_Enunciado escrito 1_: Com base no trecho fornecido, explique por que motivo o pianoforte Clementi faz parte do acervo do Palácio de Queluz.
_Enunciado escrito 2_: Atualize o trecho fornecido: reescreva a parte que começa em "sábado, 8 de" e segue até "o pianoforte Clementi.", trocando "recitais" por "serões musicais".

_Trecho fornecido_:

■ ■ ■ ■ ■ ■ ■

[sempre de acordo com a antiga ortografia]

sábado, 8 de março de 2014


Queluz,
Tempestade e Galanterie



"(...) Muzio Clementi? Não passa de um «Mechanicus» (...)"
[opinião de Mozart...]


 Finalmente, hoje, o dia em que, no Palácio de Queluz, sob os auspícios da Parques de Sintra Monte da Lua, começa a Temporada de Música Tempestade e Galenterie. Se não é difícil prever o sucesso dos recitais e concertos a que vamos ter o privilégio de aceder e que, certamente, vão perdurar no nosso «património pessoal», não menos emocionante será voltarmos a ouvir o pianoforte Clementi.

Est
e Clementi é um instrumento com uma estrutura nas madeiras de mogno, pau-santo e casquinha, que foi construído em Inglaterra por Muzio Clementi (24 Janeiro de 1752 – 10 Março de 1832), em 1810, seu inventor, faz parte do acervo do Palácio de Queluz por doação de Guilherme Possolo. Vale a pena citar Massimo Mazzeo, a alma mater deste Festival:

“(…) Foi alvo de um “processo de recuperação e reconstituição de todas as partes físicas e mecânicas, do qual foi feito um relatório, o que aliás, não existia relativamente ao anterior restauro, feito há 15 anos”, contou. O pianoforte, relativamente ao de hoje, que é uma máquina praticamente perfeita, tem um teclado de cinco oitavas e meia e os de hoje chegam às sete e oito oitavas, e a sua extensão é menor do que os de hoje, e até as teclas são menores que as atuais. O pianoforte é totalmente feito em madeira, quando hoje usam já ligas especiais”, explicou o maestro (…).

■ ■ ■ ■ ■ ■ ■

_Linhas apresentadas_:

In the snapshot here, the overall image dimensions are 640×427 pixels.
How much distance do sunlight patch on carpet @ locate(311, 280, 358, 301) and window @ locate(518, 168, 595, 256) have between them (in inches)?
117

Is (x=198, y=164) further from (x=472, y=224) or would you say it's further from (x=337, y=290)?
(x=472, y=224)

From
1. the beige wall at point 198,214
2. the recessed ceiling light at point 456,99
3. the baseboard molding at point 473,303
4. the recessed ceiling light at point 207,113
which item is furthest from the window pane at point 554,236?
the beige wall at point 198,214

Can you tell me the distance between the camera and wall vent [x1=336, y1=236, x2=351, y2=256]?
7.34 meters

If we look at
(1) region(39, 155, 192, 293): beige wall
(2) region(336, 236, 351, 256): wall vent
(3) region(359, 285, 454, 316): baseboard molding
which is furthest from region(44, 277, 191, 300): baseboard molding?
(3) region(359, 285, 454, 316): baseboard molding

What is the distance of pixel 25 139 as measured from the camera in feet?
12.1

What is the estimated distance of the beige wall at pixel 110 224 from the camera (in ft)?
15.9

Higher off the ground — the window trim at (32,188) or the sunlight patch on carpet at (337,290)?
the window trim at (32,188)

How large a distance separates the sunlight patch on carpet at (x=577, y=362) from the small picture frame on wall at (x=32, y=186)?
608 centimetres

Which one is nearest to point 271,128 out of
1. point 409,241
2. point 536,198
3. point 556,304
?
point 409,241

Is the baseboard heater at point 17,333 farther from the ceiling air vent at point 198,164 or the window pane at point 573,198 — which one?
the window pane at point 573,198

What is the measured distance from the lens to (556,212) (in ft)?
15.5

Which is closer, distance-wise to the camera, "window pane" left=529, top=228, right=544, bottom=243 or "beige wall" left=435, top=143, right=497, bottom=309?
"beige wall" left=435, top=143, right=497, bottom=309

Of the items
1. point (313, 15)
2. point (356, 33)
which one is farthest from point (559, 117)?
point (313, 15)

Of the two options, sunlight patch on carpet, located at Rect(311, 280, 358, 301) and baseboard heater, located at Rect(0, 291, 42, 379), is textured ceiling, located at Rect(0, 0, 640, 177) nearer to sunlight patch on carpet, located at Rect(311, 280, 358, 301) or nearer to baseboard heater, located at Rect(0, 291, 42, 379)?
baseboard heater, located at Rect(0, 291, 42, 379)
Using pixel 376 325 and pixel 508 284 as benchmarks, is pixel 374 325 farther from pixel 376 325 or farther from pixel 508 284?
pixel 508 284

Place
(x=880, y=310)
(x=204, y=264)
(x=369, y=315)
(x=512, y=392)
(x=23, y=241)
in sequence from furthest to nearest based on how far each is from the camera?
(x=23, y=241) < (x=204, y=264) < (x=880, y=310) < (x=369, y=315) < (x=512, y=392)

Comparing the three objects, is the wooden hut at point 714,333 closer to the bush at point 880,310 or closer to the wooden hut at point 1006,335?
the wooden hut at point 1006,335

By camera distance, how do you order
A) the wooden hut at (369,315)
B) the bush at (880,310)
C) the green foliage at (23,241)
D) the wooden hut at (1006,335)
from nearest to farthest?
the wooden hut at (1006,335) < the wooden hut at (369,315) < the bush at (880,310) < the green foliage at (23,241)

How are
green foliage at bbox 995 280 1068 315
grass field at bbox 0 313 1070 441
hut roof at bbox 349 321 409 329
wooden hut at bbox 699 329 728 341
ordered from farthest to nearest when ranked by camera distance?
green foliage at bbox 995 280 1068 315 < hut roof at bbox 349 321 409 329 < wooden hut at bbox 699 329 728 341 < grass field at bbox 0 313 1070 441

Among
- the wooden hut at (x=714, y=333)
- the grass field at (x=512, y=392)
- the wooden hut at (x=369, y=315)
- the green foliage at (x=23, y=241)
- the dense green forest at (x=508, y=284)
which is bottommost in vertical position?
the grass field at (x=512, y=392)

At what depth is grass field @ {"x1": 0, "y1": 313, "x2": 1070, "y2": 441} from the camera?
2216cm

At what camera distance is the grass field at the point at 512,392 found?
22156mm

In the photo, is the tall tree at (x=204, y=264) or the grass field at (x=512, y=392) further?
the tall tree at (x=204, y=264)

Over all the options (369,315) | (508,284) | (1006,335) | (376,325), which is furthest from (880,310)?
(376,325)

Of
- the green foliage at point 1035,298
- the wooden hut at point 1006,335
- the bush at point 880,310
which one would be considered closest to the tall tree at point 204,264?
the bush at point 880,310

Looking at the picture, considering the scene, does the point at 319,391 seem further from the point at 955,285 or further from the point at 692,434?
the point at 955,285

■ ■ ■ ■ ■ ■ ■

_Resultado da tarefa 1_: O pianoforte Clementi integra o acervo do Palácio de Queluz porque foi doado por Guilherme Possolo.

_Resultado da tarefa 2_:
sábado, 8 de março de 2014


Queluz,
Tempestade e Galanterie



"(...) Muzio Clementi? Não passa de um «Mechanicus» (...)"
[opinião de Mozart...]


 Finalmente, hoje, o dia em que, no Palácio de Queluz, sob os auspícios da Parques de Sintra Monte da Lua, começa a Temporada de Música Tempestade e Galenterie. Se não é difícil prever o sucesso dos serões musicais e concertos a que vamos ter o privilégio de aceder e que, certamente, vão perdurar no nosso «património pessoal», não menos emocionante será voltarmos a ouvir o pianoforte Clementi.